Security

Security is Our Top Priority

At New Range, safeguarding our customers' data is our utmost priority. This page provides an overview of our security practices designed to protect your information. If you have any questions or need more details, please reach out to us at security@newrange.com.

Security Practices at New Range

Dedicated Security Team

Our technical team consists of skilled experts dedicated to enhancing our security posture. They receive ongoing training in security incident response and are available 24/7 to address any potential issues.

Infrastructure

• Cloud Services: All New Range offerings operate in the cloud, utilizing Amazon Web Services (AWS) to ensure robust security and compliance with industry standards. Learn more about AWS security practices here.
• Data Center Security: Our U.S.-based data center meets Tier IV, SOC 2, and ISO 27001 compliance standards. It is monitored 24/7 with comprehensive security measures, including guards, CCTV, and electronic access controls. They are actively monitored for security breaches, power outages, HVAC issues, and temperature fluctuations. For more information, click here.

Network-Level Security Monitoring and Protection

Our network architecture incorporates multiple security zones to prevent unauthorized access. Key features include:

• A virtual private cloud (VPC) with distinct subnets for public and private traffic.
• Separate VPCs for production and testing environments.
• Port-based restrictions for network traffic.
• An Intrusion Detection System (IDS) to monitor and alert on potential threats.

Data Encryption

• In Transit: All data exchanged with our infrastructure is encrypted in transit using Transport Layer Security (TLS) 1.2.
• At Rest: User data is encrypted in our databases with AES-256, and passwords are hashed using bcrypt and/or AES-256. We utilize AWS KMS for secure key management.

Business Continuity and Disaster Recovery

New Range maintains a comprehensive Business Continuity Policy (BCP) and Disaster Recovery Policy (DRP). We conduct annual tabletop exercises to prepare for various crisis scenarios, ensuring consistent operations. Our DRP is regularly updated and tested to guarantee quick restoration of services. We back up critical assets and store encrypted backups for 30 days, maintaining infrastructure configurations as code for rapid recovery.

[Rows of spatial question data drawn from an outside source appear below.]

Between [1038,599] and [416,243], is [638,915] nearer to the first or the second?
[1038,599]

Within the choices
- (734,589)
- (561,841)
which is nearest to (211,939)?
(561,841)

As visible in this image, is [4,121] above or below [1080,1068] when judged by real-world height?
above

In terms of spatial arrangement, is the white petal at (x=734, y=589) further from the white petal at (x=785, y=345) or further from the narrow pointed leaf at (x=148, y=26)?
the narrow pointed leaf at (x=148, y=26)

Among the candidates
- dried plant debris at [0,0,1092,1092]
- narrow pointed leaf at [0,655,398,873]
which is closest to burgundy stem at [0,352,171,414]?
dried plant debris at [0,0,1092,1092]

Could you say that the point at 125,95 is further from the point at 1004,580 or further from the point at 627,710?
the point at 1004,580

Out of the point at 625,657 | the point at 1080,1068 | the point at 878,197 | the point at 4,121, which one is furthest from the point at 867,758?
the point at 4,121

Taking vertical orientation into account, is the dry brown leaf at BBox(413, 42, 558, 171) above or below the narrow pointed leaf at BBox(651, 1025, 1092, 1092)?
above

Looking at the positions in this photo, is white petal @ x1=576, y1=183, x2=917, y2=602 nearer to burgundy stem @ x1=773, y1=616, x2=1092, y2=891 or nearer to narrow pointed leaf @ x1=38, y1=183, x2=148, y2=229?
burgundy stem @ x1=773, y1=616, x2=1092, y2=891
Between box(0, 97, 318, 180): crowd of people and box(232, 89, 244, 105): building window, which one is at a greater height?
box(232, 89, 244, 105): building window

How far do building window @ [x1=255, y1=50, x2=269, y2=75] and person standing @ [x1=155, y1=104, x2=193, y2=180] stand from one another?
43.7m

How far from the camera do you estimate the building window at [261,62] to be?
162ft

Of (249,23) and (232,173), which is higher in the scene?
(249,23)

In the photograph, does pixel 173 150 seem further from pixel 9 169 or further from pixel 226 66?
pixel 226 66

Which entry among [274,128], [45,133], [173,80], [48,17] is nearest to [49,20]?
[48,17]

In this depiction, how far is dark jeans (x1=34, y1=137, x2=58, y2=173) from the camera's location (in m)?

Application Security Monitoring

We employ a robust application security monitoring solution that provides visibility into potential threats, enabling prompt responses to breaches. This includes monitoring exceptions, logs, and anomalies while maintaining a detailed audit trail.

Responsible Disclosure

We encourage compliance with our policies through our responsible disclosure program. Please avoid automated testing and conduct security assessments only with your own data. Report vulnerabilities to security@newrange.com, including proof of concept, and we will respond promptly.

User Protection

• Single Sign-On: We support SSO integration with providers like Microsoft, Google Workspace, and Apple.
• Account Takeover Protection: New Range actively monitors and blocks brute force attacks to safeguard user accounts.
• Access Control: Our role-based access control (RBAC) system allows users to define roles and permissions, while attribute-based access control (ABAC) provides granular permissions for specific needs.

Compliance

New Range is SOC 2 Type I & II and SOC 3 certified demonstrating our commitment to high standards of data security through independent audits.

Employee Access

Our internal procedures restrict access to user data to only what is necessary. All access is tracked by our event-based system, monitored, and fully auditable, requiring dual sign-off for critical systems. Employees sign a Non-Disclosure and Confidentiality Agreement upon joining and participate in annual security training.